“This is a country that is accepting that crimes happen without being solved,” Kevin Grech was quoted saying, 45 years after his teenage sister was killed by a parcel bomb sent to their home.

His painful declaration is no doubt shared by the loved ones of victims of the impunity that reigned supreme – as it still does – over the years and on the watch of different administrations. It ranges from the violence and oppression of the most turbulent times in this country’s political history to the many instances where the colour of money has been brighter than the rule of law.

Karin Grech, Lino Cauchi and Raymond Caruana come to mind immediately but there could be others. To this very day, their families continue to express deep sorrow at having been abandoned by the state. Compensation, when given, is hardly adequate to bring closure.
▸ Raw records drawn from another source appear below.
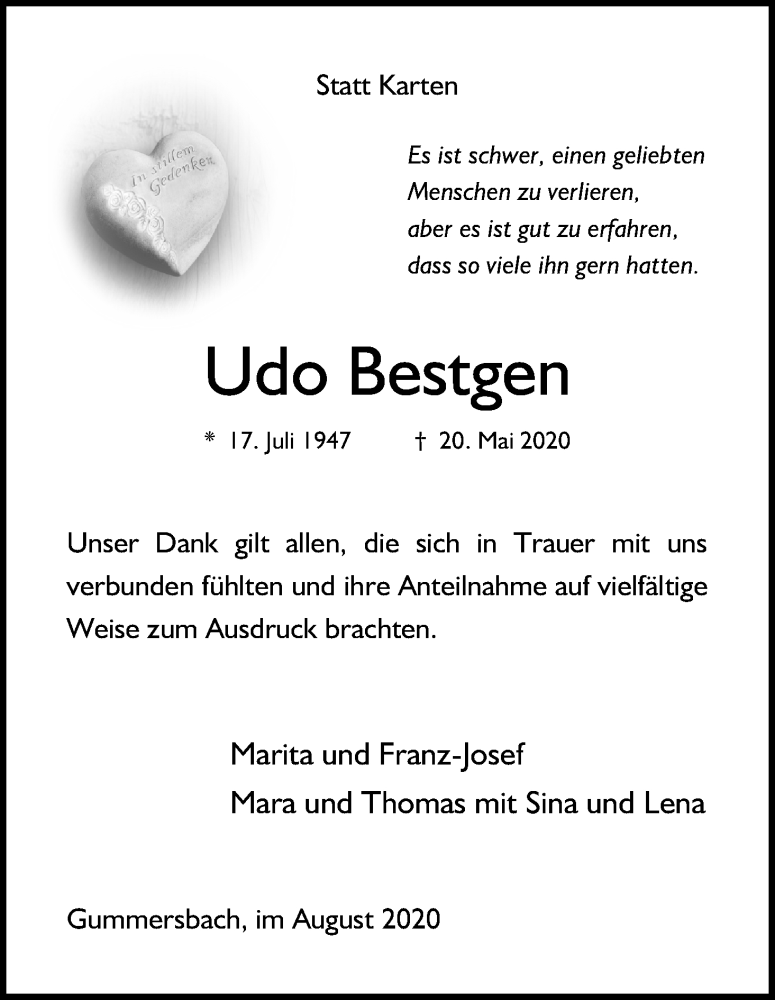 Statt Karten

In stillem Gedenken

Es ist schwer, einen geliebten
Menschen zu verlieren,
aber es ist gut zu erfahren,
dass so viele ihn gern hatten.

Udo Bestgen

* 17. Juli 1947 † 20. Mai 2020

Unser Dank gilt allen, die sich in Trauer mit uns verbunden fühlten und ihre Anteilnahme auf vielfältige Weise zum Ausdruck brachten.

Marita und Franz-Josef
Mara und Thomas mit Sina und Lena

Gummersbach, im August 2020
Sadly, history keeps repeating itself. Though overall crimes rates are down, there remains a clear problem with crimes committed with the involvement of the state or its ‘agents’.

That emerges very clearly when reading the judgment awarding €615,000 to Cauchi’s heirs and comparing it to the conclusions drawn by the public inquiry into Daphne Caruana Galizia’s murder.

The findings of the Caruana Galizia are still fresh in everybody’s minds and do not need repeating but it bears quoting some of the comments made by Mr Justice Francesco Depasquale in his judgment a few days ago.

“… Lino Cachi was murdered because he knew too much about the intrigue and corruption committed by Lorry Sant, Pio Camilleri and their clique…

“At this stage, the court notes that the whole investigation, from Lino Cauchi’s death, presumably on February 15, 1982 to this day demonstrates a total failure in the way the investigation was conducted, which failure means that, today, it is almost impossible for Lino Cauchi’s family to ever know what Lino Cauchi actually went through…

“It results that the state failed [Cauchi’s] family throughout the whole process of the investigation but, particularly, in the first months and years after Lino Cauchi’s death by refusing to commence investigations by the inquiring magistrate and, instead, kept everything under its control and, thus, essential evidence that could have been compiled in the first hours and days after Lino Cauchi’s disappearance has been lost forever.”

As happened in the Bidnija murder, the police had also tried to derail investigations by working on the theory that Cauchi could have left the country because of money he owed.

The only arrest the police made – bar much later, in 2001, when Camilleri was held after information they had received – was that of Cauchi’s wife, about a year after his disappearance. She was arrested for about nine hours after the investigator at the time, Anġlu Farrugia, thought she looked very calm when she posed for photographs for the press.

The message emerging from such awful episodes is that people must put pressure on the powers that be for any meaningful action to be taken.

A lot depends on the rule of law and the separation of powers. As Chief Justice Emeritus Vincent Degaetano had enunciated in a speech in late 2021, for separation of powers to be practical and effective, such power cannot be “concentrated in the hands of one individual or a number of individuals and, more importantly, that those enacting the law are not the same as those deciding on its application in practice”.

The implementation of laws by state agents must be subject to independent verification and checks, he also insisted.

Perhaps, then, criminal history will not repeat itself with such ease.